→ **STATED EXERCISE**
From the line containing "In the picture, does" through the last line of the data, return those lines exactly as written and nothing more.

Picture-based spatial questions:
· · · · ·

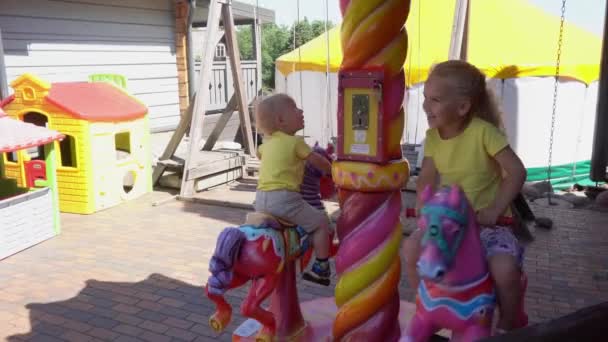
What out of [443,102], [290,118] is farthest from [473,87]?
[290,118]

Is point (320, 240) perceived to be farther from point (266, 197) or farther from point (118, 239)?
point (118, 239)

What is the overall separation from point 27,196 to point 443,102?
187 inches

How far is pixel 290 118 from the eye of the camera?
3105 millimetres

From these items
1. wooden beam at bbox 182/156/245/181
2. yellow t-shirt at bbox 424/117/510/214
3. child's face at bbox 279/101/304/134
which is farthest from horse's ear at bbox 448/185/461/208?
wooden beam at bbox 182/156/245/181

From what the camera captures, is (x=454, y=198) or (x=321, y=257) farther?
(x=321, y=257)

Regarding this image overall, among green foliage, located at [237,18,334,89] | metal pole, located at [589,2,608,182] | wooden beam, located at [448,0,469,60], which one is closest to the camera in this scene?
wooden beam, located at [448,0,469,60]

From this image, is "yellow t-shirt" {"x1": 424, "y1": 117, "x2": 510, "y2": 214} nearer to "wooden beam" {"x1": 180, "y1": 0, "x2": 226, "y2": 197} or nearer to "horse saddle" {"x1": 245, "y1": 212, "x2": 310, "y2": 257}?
"horse saddle" {"x1": 245, "y1": 212, "x2": 310, "y2": 257}

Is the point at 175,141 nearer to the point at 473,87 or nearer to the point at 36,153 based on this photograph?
the point at 36,153

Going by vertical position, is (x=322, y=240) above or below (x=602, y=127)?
below

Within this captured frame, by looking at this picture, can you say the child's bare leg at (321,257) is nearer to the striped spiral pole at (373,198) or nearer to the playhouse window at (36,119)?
the striped spiral pole at (373,198)

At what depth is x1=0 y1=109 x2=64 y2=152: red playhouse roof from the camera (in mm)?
5350

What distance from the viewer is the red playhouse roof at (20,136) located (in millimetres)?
5350

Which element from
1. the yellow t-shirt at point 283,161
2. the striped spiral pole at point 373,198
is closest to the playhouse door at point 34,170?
the yellow t-shirt at point 283,161

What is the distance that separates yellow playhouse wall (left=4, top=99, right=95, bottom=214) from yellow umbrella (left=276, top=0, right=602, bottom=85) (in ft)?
12.8
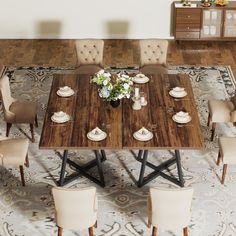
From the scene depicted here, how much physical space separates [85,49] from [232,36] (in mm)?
3356

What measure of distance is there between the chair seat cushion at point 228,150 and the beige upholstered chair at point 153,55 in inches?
73.4

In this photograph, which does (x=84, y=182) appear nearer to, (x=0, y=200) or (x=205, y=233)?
(x=0, y=200)

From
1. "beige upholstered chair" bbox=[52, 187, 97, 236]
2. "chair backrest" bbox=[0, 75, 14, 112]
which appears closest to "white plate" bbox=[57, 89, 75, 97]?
"chair backrest" bbox=[0, 75, 14, 112]

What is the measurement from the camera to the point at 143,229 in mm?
5676

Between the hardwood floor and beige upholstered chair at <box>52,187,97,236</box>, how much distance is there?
4.51m

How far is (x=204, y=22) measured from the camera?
9.71 meters

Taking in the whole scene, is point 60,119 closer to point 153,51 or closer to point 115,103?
point 115,103

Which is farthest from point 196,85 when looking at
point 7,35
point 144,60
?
point 7,35

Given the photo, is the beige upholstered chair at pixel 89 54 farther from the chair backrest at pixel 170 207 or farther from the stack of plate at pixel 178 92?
the chair backrest at pixel 170 207

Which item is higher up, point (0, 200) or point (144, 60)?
point (144, 60)

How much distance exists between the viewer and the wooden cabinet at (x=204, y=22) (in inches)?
377

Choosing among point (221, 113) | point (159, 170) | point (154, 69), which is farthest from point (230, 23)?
point (159, 170)

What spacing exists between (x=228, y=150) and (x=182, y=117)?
0.69 m

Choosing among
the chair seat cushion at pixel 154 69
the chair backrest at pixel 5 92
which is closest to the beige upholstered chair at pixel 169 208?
the chair backrest at pixel 5 92
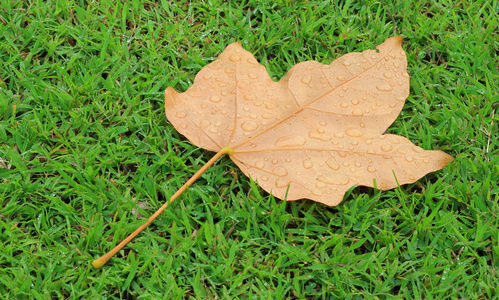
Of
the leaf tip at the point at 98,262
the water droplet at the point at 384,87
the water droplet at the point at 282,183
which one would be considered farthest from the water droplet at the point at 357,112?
the leaf tip at the point at 98,262

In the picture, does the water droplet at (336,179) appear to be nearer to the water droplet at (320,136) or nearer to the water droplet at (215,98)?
the water droplet at (320,136)

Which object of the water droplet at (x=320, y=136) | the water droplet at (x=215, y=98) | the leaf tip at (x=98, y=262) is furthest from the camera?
the water droplet at (x=215, y=98)

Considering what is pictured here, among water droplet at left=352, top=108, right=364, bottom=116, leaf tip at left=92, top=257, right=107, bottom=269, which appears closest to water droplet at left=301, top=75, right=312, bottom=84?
→ water droplet at left=352, top=108, right=364, bottom=116

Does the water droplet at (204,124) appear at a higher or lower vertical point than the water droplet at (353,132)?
lower

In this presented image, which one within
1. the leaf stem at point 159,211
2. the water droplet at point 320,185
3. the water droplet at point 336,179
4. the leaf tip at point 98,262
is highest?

· · · · ·

→ **THE ANSWER**
In the picture, does the water droplet at (336,179) appear to be nearer to the water droplet at (320,136) or nearer to the water droplet at (215,98)?
the water droplet at (320,136)

Which object of the water droplet at (x=320, y=136) | the water droplet at (x=215, y=98) | the leaf tip at (x=98, y=262) is furthest from the camera?
the water droplet at (x=215, y=98)

Considering what is pictured here, among water droplet at left=352, top=108, right=364, bottom=116, leaf tip at left=92, top=257, right=107, bottom=269, which appears closest to water droplet at left=301, top=75, right=312, bottom=84?
→ water droplet at left=352, top=108, right=364, bottom=116

Does the water droplet at (204,124) appear at a higher or lower vertical point than the water droplet at (353,132)?
lower

In this presented image, which one within
1. the leaf stem at point 159,211
2. the water droplet at point 320,185
3. the water droplet at point 336,179
4. the leaf tip at point 98,262
is highest?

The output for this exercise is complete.